Sweden’s AP4 has reported strong returns in the first half of this year — 13% after costs compared to 3.8% this time in 2018 — with the head of the Stockholm-based fund warning that these were a clear sign of continuing market volatility.
Niklas Ekvall, chief executive of the national pension buffer fund, also repeated criticism of the latest batch of government-proposed changes to the investment rules for AP4 and the other three main AP buffer funds, saying a new set of rules to give the funds enough flexibility was now urgently needed.
The 13% return was AP4’s highest return for a single first half-year since the start of the new pension system in 2001.
Ekvall said the extent of the first half return was very gratifying. “But it illustrates perhaps above all the volatile market environment that we currently find ourselves in, and the fact that evaluation of a pension fund must be done over a long period of time in order to be meaningful,” he said in the fund’s interim results statement.
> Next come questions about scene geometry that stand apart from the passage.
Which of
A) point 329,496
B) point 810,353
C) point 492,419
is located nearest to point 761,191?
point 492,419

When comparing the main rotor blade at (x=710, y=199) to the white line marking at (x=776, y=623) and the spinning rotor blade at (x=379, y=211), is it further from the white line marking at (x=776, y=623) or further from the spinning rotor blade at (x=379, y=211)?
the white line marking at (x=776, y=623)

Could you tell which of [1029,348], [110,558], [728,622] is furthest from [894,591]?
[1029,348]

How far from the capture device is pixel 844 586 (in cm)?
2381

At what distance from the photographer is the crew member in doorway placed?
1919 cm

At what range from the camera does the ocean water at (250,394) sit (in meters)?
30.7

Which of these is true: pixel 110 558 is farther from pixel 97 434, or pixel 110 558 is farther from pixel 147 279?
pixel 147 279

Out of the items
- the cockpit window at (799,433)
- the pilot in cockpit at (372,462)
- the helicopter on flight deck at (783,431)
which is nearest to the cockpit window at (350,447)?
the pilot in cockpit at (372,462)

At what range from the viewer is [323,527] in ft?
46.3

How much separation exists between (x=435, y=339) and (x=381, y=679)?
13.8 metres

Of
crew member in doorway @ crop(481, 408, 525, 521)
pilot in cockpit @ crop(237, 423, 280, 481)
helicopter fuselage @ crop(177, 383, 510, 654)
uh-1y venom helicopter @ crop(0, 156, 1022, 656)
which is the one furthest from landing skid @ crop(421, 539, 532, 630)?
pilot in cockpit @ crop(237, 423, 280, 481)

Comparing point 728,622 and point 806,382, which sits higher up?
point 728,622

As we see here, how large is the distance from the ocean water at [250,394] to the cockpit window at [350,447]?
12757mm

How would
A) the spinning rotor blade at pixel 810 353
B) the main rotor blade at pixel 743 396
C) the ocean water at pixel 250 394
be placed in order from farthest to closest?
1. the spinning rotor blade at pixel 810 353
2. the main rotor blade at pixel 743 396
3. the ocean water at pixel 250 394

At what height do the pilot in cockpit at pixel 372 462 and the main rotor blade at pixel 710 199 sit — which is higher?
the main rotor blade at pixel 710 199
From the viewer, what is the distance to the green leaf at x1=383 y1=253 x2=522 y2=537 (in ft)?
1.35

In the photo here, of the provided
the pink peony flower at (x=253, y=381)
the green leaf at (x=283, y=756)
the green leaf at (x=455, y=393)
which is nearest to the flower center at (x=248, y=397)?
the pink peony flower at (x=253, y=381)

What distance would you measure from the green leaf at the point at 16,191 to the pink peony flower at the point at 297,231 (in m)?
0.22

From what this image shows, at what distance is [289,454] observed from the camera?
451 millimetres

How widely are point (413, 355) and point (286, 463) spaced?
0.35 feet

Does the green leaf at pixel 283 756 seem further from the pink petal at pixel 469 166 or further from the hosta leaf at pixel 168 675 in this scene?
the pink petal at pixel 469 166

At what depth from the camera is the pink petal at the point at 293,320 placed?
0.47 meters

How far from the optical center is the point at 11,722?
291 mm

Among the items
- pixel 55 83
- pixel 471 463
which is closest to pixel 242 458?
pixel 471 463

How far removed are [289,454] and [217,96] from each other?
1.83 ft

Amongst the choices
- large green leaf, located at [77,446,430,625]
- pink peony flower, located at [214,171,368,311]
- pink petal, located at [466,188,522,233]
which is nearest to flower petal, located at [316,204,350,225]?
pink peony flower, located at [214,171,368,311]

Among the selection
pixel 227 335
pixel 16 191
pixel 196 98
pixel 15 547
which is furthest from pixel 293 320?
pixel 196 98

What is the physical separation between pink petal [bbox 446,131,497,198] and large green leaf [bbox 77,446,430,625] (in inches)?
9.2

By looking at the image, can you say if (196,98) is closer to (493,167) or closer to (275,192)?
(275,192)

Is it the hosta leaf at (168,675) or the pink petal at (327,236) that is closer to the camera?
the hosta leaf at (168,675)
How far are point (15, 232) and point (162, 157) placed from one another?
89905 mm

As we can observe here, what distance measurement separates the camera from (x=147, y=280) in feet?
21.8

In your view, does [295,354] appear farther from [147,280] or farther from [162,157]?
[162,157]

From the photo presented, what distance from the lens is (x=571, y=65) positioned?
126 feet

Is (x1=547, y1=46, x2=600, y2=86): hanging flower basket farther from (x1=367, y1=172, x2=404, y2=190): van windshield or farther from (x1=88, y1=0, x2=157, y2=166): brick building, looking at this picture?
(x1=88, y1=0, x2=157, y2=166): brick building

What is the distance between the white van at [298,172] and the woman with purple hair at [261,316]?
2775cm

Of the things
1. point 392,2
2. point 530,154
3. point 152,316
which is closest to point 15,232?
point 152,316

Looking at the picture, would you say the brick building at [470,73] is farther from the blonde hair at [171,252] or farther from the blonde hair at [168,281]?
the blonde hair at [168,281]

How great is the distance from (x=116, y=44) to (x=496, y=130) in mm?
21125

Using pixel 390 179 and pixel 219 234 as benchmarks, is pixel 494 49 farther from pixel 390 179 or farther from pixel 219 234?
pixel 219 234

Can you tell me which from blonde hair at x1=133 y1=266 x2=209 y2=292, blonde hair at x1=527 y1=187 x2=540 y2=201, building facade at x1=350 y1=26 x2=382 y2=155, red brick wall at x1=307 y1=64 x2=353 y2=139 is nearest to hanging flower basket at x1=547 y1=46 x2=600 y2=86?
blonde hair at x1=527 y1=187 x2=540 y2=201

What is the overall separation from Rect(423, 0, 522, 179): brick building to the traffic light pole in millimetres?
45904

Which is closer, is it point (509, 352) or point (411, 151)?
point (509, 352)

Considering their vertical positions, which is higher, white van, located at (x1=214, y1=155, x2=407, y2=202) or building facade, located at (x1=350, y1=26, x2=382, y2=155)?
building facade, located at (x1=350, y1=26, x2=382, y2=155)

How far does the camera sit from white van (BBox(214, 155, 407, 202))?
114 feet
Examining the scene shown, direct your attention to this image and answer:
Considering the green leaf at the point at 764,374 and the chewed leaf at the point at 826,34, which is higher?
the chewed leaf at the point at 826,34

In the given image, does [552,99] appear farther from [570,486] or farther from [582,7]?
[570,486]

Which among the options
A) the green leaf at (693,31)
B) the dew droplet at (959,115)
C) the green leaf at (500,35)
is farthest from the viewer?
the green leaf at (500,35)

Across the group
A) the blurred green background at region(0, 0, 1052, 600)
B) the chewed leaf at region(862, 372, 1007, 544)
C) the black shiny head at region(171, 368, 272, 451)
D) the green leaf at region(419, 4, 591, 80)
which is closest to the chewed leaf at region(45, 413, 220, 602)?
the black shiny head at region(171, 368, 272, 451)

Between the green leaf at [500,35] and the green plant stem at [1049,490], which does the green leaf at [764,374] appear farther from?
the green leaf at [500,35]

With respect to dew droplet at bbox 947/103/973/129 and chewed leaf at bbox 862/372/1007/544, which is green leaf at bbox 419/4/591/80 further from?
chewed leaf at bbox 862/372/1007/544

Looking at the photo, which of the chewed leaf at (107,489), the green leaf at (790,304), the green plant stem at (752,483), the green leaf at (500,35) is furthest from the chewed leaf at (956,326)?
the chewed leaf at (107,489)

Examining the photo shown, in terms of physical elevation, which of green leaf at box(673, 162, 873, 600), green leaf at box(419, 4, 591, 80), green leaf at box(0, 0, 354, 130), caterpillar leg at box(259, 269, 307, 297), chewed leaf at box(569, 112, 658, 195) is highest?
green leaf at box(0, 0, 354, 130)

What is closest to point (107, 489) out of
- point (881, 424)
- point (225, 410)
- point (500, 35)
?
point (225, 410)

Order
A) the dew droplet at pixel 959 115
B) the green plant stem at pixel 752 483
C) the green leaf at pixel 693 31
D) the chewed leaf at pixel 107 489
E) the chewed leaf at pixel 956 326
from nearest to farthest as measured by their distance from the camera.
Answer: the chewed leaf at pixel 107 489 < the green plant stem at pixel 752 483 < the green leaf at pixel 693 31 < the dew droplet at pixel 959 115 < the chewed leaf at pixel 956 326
AP4’s total assets rose to SEK391.4bn (€37.1bn) at the end of June.
The latest step in the ongoing reform of the state pension buffer funds’ investment rules was a bill published in May with the stated intention of increasing the funds’ cost efficiency and return potential and giving them the same set of options open to similar investors regarding long-term illiquid assets, while also increasing sustainability.
In the ensuing consultation the bill has been criticised by AP1-4 and other stakeholders as being too limited.
In AP4’s results statement, Ekvall said: “In its response [to the consultation], AP4 points out that the memorandum’s proposals do not go far enough to achieve the previous statement about the legislative change, and that it is urgent to now create a set of rules that give the AP Funds sufficient flexibility to be able to operate in a rapidly changing financial market for many years into the future.”
He added that the proposals, despite their intentions, did not provide the funds with similar conditions in comparison to comparable institutional investors.
AP4 reported a SEK45.2bn return between January and June, with the portfolio’s active return exceeding its benchmark by 1.7 percentage points — corresponding to a profit contribution of SEK5.8bn, it said.
The fund paid SEK3bn to the state pension system in the period, and total costs amounted to 0.1% of average assets under management, it said.